TASK DIRECTIONS: Return the exact lines spanning from the line with "Of the provided" through the last line of the entries, boundaries included, and no others.

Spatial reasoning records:
....

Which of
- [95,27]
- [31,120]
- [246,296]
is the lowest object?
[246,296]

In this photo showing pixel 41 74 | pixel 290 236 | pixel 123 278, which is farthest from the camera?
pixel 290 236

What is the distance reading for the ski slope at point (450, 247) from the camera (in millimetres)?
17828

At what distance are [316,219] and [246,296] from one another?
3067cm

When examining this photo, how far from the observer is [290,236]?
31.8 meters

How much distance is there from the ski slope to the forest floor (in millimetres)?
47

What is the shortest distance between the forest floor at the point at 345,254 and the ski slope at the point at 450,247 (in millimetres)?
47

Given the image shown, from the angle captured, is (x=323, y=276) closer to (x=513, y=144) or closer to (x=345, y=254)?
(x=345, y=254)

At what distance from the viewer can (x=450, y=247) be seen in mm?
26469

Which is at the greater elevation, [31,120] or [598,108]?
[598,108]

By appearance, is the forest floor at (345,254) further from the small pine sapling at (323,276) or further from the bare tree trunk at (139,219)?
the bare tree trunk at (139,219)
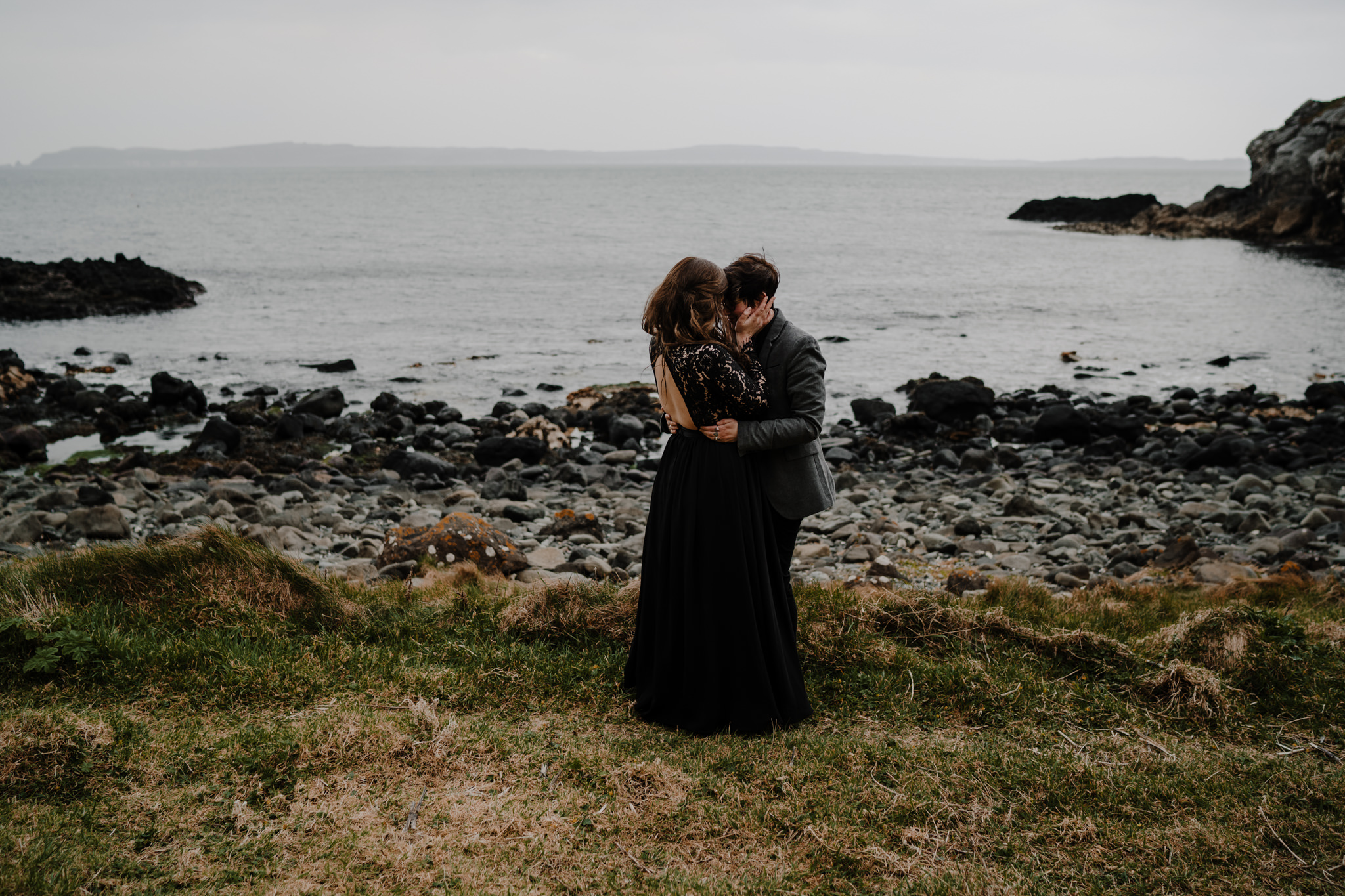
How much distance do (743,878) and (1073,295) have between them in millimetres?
45044

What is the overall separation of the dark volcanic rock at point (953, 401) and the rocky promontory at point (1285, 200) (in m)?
48.6

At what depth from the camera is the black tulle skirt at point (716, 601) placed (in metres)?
5.39

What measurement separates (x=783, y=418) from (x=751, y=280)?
2.81 ft

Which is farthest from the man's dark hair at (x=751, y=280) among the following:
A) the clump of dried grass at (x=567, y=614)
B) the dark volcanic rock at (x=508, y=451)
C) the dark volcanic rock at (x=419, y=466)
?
the dark volcanic rock at (x=508, y=451)

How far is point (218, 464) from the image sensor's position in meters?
16.4

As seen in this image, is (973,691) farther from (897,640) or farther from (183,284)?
(183,284)

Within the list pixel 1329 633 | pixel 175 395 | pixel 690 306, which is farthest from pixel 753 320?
pixel 175 395

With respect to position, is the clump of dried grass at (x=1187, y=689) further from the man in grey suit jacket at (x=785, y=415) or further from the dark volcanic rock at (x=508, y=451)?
the dark volcanic rock at (x=508, y=451)

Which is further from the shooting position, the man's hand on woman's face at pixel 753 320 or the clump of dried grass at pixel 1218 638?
the clump of dried grass at pixel 1218 638

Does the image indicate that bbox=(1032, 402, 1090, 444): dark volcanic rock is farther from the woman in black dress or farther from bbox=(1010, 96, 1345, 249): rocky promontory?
bbox=(1010, 96, 1345, 249): rocky promontory

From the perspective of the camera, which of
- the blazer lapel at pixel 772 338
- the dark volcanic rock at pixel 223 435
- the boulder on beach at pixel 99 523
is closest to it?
the blazer lapel at pixel 772 338

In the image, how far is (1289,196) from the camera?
6650 centimetres

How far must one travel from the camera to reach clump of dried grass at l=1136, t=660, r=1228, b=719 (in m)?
5.94

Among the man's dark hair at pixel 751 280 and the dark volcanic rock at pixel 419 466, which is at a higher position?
the man's dark hair at pixel 751 280
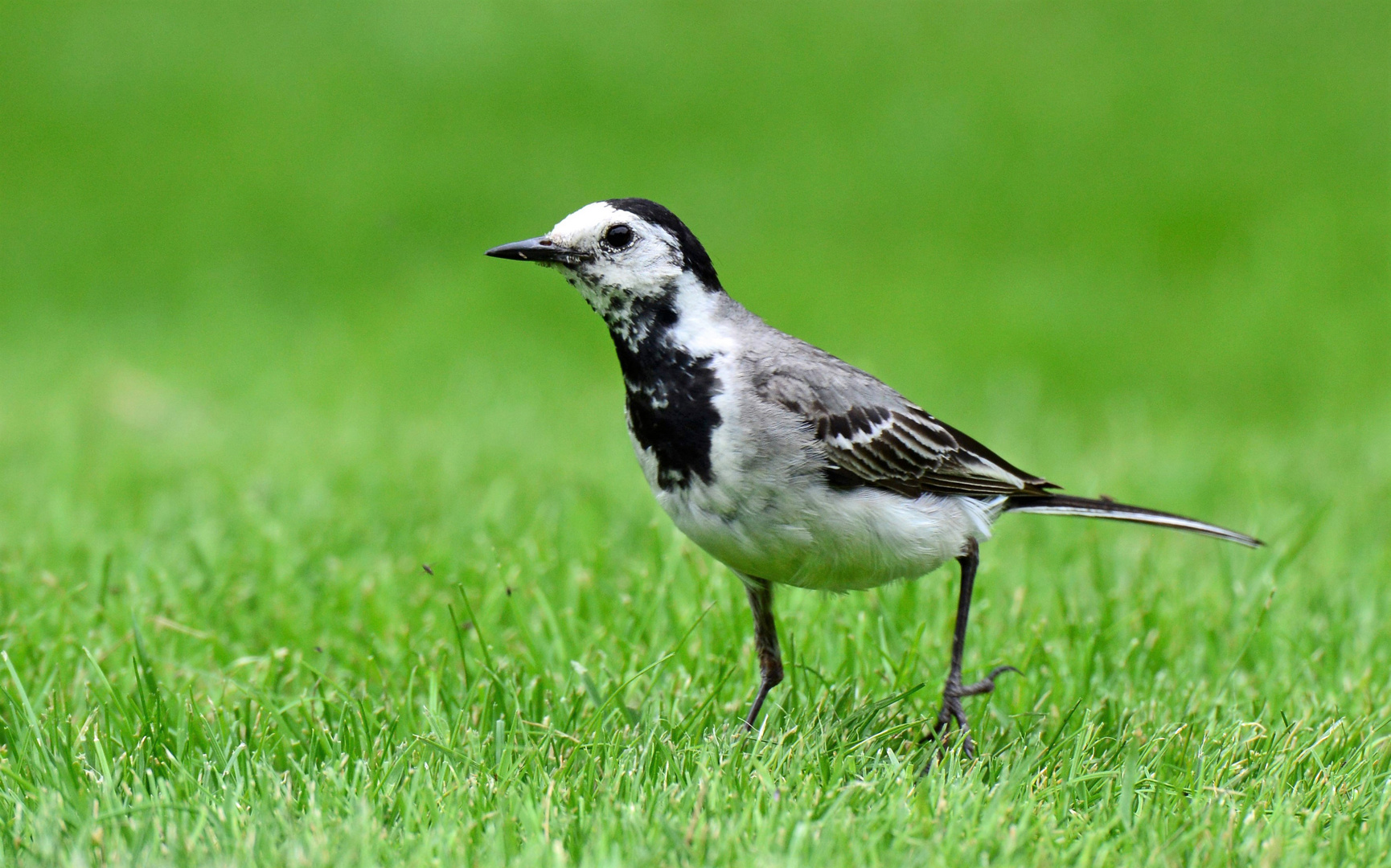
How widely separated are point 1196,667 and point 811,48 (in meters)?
11.8

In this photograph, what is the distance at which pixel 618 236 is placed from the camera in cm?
363

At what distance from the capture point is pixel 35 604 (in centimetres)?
447

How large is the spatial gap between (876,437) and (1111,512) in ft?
2.67

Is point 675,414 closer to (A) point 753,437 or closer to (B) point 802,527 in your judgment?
(A) point 753,437

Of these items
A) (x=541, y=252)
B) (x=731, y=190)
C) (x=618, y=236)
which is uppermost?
(x=731, y=190)

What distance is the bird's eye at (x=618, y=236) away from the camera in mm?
3623

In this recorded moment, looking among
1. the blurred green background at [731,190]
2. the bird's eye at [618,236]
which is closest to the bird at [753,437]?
the bird's eye at [618,236]

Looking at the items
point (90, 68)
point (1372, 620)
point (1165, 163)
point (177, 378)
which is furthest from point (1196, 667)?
point (90, 68)

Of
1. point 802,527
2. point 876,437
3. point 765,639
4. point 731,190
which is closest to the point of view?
point 802,527

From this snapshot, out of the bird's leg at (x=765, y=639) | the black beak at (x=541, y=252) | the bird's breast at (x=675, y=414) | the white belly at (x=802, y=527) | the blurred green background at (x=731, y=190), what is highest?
the blurred green background at (x=731, y=190)

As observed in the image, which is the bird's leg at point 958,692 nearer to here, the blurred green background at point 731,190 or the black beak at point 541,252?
the black beak at point 541,252

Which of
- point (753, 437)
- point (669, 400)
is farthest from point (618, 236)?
point (753, 437)

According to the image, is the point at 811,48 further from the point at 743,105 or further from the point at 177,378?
the point at 177,378

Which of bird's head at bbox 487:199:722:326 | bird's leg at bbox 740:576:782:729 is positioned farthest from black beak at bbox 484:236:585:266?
bird's leg at bbox 740:576:782:729
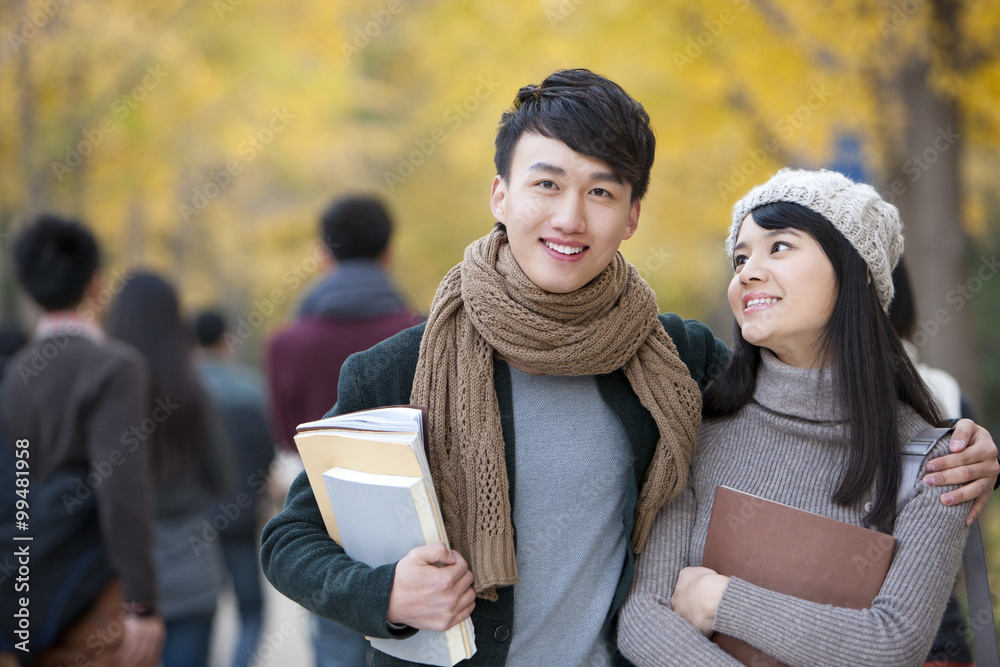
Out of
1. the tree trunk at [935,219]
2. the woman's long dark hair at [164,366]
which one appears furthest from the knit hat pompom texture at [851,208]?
the tree trunk at [935,219]

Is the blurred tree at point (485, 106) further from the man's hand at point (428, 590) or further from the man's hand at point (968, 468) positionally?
the man's hand at point (428, 590)

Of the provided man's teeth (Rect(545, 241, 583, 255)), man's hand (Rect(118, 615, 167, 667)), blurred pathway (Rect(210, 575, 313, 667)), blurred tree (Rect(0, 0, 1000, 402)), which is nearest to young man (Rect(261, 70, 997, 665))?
man's teeth (Rect(545, 241, 583, 255))

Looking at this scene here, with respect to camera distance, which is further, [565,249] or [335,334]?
[335,334]

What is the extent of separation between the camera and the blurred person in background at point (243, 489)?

....

TASK RESULT:
Of the provided man's teeth (Rect(545, 241, 583, 255)), man's hand (Rect(118, 615, 167, 667)), blurred pathway (Rect(210, 575, 313, 667)), blurred tree (Rect(0, 0, 1000, 402)), which is nearest to young man (Rect(261, 70, 997, 665))?
man's teeth (Rect(545, 241, 583, 255))

Looking at this scene here, with respect to camera distance, which is further, [565,249] or [335,334]?
[335,334]

What is the extent of separation between the camera and the blurred person in background at point (243, 489)?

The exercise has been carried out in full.